Audience: you are evaluating whether FlashRT can accelerate your model (not necessarily a VLA). This doc lists every CUDA kernel shipped by FlashRT and the fusion patterns they enable, so you can judge re-use against your model's compute graph before adopting the framework.
TL;DR: FlashRT exports pybind entries across three modules:
flash_rt_kernels(~98 entries; memory-bound ops, fp8 quant/dequant, cuBLASLt wrappers, Thor FMHA — always built),flash_rt_fp4(~23 entries; NVFP4 weight prep and SM120 block-scaled GEMM wrappers — built on SM100+/SM120), andflash_rt_fa2(2 entries; vendored Flash-Attention 2 fwd for fp16 + bf16 — RTX/SM80-family only, skipped on Thor). Counts are approximate and can shift by a handful between releases; this doc lists them by group, not by individual entry. Hand-written kernels cover the memory-bound ops (norm / activation / fusion / quantize / pointer marshalling); compute-bound ops (GEMM, attention) delegate to cuBLASLt, CUTLASS, and the vendored FA2.
The same kernel set that powers Pi0 / Pi0.5 / GROOT is a natural fit for any small-batch transformer-flavored model:
- Gemma / PaliGemma / Qwen backbones — re-use the full encoder
FFN fusion stack (RMSNorm + QKV + RoPE + GQA + gate-geglu + FP8
GEMM; Qwen3's true-SiLU FFN uses the
silu_mul_split_*path instead of the merged GEGLU kernels). - DiT / diffusion transformers — re-use the MHA attention entry
(
attention_mha_fp16), residual+norm fusion, FP8 GEMM, and the diffusion-step helper (gpu_euler_step). - Audio / video diffusion — internal teams have already validated a ~4× speedup on audio/video transformer generators by reusing this exact kernel set. The abstraction is "small-batch low-latency inference", not "VLA-specific".

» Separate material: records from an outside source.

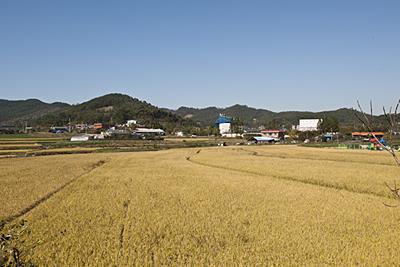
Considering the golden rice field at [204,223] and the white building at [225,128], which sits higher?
the white building at [225,128]

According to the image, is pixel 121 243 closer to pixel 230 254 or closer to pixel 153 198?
pixel 230 254

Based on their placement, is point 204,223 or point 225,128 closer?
point 204,223

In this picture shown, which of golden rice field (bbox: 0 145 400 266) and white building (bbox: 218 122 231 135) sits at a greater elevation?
white building (bbox: 218 122 231 135)

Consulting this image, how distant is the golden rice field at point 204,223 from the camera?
748 cm

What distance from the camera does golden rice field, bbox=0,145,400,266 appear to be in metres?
7.48

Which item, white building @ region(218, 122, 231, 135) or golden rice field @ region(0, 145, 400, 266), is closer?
golden rice field @ region(0, 145, 400, 266)

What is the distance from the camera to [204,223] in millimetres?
10539

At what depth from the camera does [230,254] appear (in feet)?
25.0

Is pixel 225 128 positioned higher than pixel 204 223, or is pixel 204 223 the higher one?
pixel 225 128

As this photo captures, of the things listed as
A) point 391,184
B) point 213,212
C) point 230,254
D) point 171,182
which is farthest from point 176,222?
point 391,184

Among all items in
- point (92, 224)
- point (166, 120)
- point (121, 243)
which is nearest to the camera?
point (121, 243)

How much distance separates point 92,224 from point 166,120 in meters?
169

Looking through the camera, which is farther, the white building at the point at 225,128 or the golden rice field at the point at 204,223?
the white building at the point at 225,128

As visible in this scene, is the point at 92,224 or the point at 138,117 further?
the point at 138,117
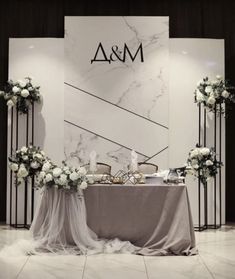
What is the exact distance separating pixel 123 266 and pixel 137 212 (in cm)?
87

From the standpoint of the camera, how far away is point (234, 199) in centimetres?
909

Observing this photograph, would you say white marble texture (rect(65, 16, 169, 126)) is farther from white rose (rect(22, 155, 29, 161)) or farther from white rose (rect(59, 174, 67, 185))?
white rose (rect(59, 174, 67, 185))

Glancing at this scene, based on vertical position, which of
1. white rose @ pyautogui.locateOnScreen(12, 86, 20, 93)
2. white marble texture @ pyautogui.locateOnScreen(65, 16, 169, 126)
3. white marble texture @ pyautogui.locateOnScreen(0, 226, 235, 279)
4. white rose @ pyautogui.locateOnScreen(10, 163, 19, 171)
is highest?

- Anything with CUDA Graph potential — every kernel here is graph-capture-safe: no dynamic allocation, deterministic launch footprint, pointer-only interface.
If your model has any of {RMSNorm, SwiGLU/GeGLU, GQA, FP8 tensors, CUDA Graph, diffusion Euler step} in its forward, you will likely find fused kernels here that save 30–60% latency vs a naive PyTorch implementation.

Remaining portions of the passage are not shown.